The artist Arthur William Devis depicted Burke in his 1807 painting, The Death of Nelson, 21 October 1805. The picture shows many of the officers present at the moment of Nelson's death. Portrayed are Revd. Dr Alexander Scott, Nelson's chaplain, rubbing his chest to help relieve the pain. Nelson's steward, William Chevailler, looks towards Dr William Beatty, Victorys surgeon, who feels Nelson's pulse and is about to pronounce him dead. Sir Thomas Masterman Hardy stands to the right of the painting - though Hardy was not actually present at the moment of death.

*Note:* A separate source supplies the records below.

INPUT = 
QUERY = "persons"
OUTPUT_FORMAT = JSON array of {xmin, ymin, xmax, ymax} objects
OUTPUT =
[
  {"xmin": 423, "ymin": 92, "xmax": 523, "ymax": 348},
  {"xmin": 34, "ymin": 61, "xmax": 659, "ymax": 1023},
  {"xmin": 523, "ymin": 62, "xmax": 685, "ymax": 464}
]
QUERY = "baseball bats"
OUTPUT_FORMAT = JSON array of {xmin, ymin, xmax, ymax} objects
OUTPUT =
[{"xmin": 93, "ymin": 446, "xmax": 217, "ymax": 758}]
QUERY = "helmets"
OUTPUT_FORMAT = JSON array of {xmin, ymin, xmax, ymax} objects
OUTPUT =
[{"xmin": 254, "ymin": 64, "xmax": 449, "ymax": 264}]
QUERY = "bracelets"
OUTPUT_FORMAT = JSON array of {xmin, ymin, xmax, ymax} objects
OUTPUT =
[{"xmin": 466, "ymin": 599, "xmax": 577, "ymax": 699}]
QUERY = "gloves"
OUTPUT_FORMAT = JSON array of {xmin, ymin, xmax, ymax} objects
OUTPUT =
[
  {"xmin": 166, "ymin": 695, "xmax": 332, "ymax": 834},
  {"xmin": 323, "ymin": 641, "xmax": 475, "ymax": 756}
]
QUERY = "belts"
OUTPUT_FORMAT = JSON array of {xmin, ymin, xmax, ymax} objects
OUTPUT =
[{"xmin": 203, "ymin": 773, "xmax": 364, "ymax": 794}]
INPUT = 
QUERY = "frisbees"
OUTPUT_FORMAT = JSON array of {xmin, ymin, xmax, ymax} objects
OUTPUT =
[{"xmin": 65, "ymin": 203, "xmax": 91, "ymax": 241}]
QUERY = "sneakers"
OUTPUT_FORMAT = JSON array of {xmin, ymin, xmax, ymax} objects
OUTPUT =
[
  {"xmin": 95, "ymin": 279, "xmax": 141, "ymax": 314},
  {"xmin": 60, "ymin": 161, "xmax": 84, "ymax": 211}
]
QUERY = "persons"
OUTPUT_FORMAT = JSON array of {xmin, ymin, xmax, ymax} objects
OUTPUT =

Midshipman Edward Collingwood and Lieutenant John Yule (rear left and left), gesture towards a pile of captured enemy flags being brought in by a seaman. Gaetano Spedillo, Nelson's Italian valet, stands in right profile in front of Collingwood, holding a glass from which Nelson took his last sips of water. Victorys carpenter, Mr Bunce, stands on the far right of the painting above Lieutenant George Miller Bligh, the dazed and wounded figure seated far right. Seated to the right of Bligh is Assistant Surgeon Neil Smith. Burke is shown kneeling to the right of Nelson, visible under Hardy's arm, partly obscured by Spedillo. He is supporting Nelson by propping up his pillow.

Lord Nelson was quoted
"It is nonsense, Mr. Burke, to suppose I can live. My sufferings are great but they will soon be over."

==Later life==
Burke survived the battle and lived 10 years more before dying at the age of 79 in 1815. He had retired from the navy to live at Wouldham, where he owned both 'Purser Place' and 'Burke House'. Both were dismantled, and their materials moved to Maresfield in East Sussex, where a new house called 'Purser Place' was built in 1937.

Two large shell cases which stood at his gate of Burke House are claimed to be relics of HMS Victory. They were moved to beneath the west window of Wouldham All Saints Church.

His headstone in Wouldham Church reads:
Sacred to the Memory of Walter Burke, Esq, of this Parish, who died on the 12th September 1815 in the 70th year of his age. He was Purser on His Majesty's Ship Victory in the glorious Battle of Trafalgar, and in his arms the immortal Nelson died.

==Memorials==
Two roads in the Medway area have been named after him.